I had never heard the term “flipped” teaching, so I wanted to make a note of it, via Mel Chua, who says:
my classmate Nikitha’s project for pedagogy class: redesign Purdue’s MATLAB-heavy intro-to-engineering first-year class to use a “flipped” model – view lectures at home, work on homework in class where there’s help available. (Mind you, this doesn’t mean they’ll implement it; she’s a TA, not the prof. Still, it’s cool.)
Flipped teaching is one of the ideas that could help sustain and justify small-group teaching as highly scaleable online learning becomes feasible and productive; MSNBC notes that, “Apparently even the Stanford students preferred watching the classroom lectures as online videos on their own time.” They report that 85-90% of Thrun’s in-person AI class at Stanford AI had stopped attending by the end of the class. Imagine Thrun’s shock: “These are students who pay $30,000 a year to Stanford to see the best and brightest of our professors, and they prefer to see us on video?”

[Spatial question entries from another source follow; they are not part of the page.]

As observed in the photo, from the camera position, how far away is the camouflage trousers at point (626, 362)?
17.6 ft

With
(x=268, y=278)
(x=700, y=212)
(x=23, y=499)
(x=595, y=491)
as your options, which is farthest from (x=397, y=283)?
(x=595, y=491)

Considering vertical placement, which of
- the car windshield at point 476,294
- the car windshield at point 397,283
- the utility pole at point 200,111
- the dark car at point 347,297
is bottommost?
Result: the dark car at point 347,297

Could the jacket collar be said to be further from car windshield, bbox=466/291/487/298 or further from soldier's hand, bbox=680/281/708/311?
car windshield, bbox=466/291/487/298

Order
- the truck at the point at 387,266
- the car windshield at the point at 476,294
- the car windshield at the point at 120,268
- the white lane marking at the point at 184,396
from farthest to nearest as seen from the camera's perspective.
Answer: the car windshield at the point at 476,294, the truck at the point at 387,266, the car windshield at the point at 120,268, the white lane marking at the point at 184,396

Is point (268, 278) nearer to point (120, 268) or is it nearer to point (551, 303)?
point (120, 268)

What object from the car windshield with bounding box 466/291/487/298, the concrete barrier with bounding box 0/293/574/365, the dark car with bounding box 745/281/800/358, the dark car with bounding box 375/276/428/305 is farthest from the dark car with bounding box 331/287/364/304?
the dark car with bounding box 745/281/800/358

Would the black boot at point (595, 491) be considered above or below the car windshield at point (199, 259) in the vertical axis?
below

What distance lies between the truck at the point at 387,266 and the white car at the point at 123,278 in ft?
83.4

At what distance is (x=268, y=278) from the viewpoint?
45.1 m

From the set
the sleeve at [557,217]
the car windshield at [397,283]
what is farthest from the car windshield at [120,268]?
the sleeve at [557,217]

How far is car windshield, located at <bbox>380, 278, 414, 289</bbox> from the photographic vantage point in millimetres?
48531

In-class homework is not a new idea: the success of Berkeley’s Math/Science Workshop and UT’s Emerging Scholars Program (which I TA’d back in the days when I taught calculus) was based on providing challenging problems and group study support in class.
Nor is avoiding lecture: It would be interesting to compare the underlying philosophy of flip teaching to St. John’s, where, rather than listening lectures, students discuss the source materials in small groups. It was a wonderful way to learn!